--- EXCERPTED RECORDS Enclosed Below ---

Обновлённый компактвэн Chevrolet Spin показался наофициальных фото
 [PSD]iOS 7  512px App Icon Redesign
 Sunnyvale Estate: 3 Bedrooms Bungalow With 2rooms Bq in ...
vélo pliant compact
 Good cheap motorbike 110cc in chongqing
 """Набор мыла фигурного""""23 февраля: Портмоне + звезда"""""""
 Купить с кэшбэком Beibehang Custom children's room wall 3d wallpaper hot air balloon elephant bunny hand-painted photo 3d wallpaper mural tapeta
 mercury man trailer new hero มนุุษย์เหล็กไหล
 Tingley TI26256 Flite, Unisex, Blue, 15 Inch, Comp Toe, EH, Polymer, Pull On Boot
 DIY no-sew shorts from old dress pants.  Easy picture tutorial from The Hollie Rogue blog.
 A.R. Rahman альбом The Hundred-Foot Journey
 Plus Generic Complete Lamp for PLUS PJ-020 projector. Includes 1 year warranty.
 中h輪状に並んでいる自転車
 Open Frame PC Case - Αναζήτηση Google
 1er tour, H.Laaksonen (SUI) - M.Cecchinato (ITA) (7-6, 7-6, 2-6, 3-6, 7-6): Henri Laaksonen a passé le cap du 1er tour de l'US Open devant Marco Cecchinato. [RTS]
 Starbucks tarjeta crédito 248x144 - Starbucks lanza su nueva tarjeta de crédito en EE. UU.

--- End of Enclosed EXCERPTED RECORDS ---

YOUR GOAL: Each record above is to be reproduced exactly, in full.

EXERCISE SOLUTION:
Обновлённый компактвэн Chevrolet Spin показался наофициальных фото
 [PSD]iOS 7  512px App Icon Redesign
 Sunnyvale Estate: 3 Bedrooms Bungalow With 2rooms Bq in ...
vélo pliant compact
 Good cheap motorbike 110cc in chongqing
 """Набор мыла фигурного""""23 февраля: Портмоне + звезда"""""""
 Купить с кэшбэком Beibehang Custom children's room wall 3d wallpaper hot air balloon elephant bunny hand-painted photo 3d wallpaper mural tapeta
 mercury man trailer new hero มนุุษย์เหล็กไหล
 Tingley TI26256 Flite, Unisex, Blue, 15 Inch, Comp Toe, EH, Polymer, Pull On Boot
 DIY no-sew shorts from old dress pants.  Easy picture tutorial from The Hollie Rogue blog.
 A.R. Rahman альбом The Hundred-Foot Journey
 Plus Generic Complete Lamp for PLUS PJ-020 projector. Includes 1 year warranty.
 中h輪状に並んでいる自転車
 Open Frame PC Case - Αναζήτηση Google
 1er tour, H.Laaksonen (SUI) - M.Cecchinato (ITA) (7-6, 7-6, 2-6, 3-6, 7-6): Henri Laaksonen a passé le cap du 1er tour de l'US Open devant Marco Cecchinato. [RTS]
 Starbucks tarjeta crédito 248x144 - Starbucks lanza su nueva tarjeta de crédito en EE. UU.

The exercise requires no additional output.